You can’t stand hearing Drake warn his girl to stop wasting her time with him because he’s focused on his grind right now? Really? Because that seems to be the theme of  most relationships that take place between the ages of 20 and 32. Drake telling an accomplished woman that he’s proud of her is a little too sappy for you? I get it. It’s cooler to tell a woman that you’re proud of her thighs, huge a**, long hair, and light skin. But, that has to get old. Or, maybe it doesn’t. To each his own.

The thing that gets me isn’t so much that men like to deny that they actually relate to this dude—It’s that most of y’all are worse than him. Care Bears. You can’t stand his whining? Yeah…okay. If Drake spent one hour sifting through me and my friends’ inboxes, he’d have enough material to write his next four albums just based off of the dozens of emotional e-mails men like to send when they even think they’re in love and sh*t starts going bad.
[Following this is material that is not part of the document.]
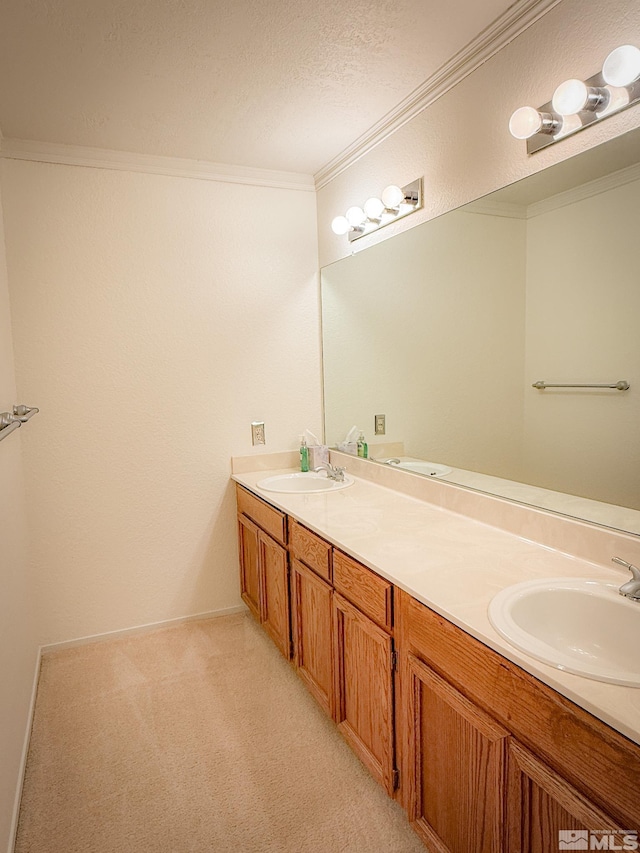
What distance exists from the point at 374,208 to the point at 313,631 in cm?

If he went ahead and added Gchat conversations to the mix, he’d have enough material to last a lifetime. Give him a spy cam to watch over our most personal moments filled with testosterone tears, male sniffles and he-man hissy-fits, he could write enough material for the next seven generations of “emo rappers.”
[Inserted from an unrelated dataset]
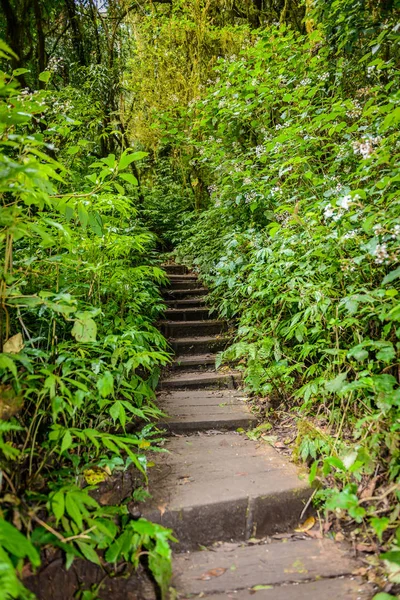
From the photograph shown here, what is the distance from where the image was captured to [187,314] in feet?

 Now, I’m not going to sit here and say that Drake is the greatest rapper alive (far from it), but he’s definitely an accurate representation of straight men everywhere. I guess you could say he’s “not a rapper.” That may be true at times, but not because he sings “too damn much.” Rather, Drake’s not a rapper in the traditional sense. Most rap is about smashin’ bad chicks and getting’ racks on racks. Drake, on the other hand, is about consequences. He talks about what happens when you get money to blow too young to make good choices with it. He talks about dating women who’ve been hurt. He talks about being hurt. They’re conversations that men have with their home-girls and the fights you’re having with your girl right now. Maybe men don’t appreciate Drizzy airing out their emotional laundry. Whatever it is, women know what’s up, no matter how much you try to deny it.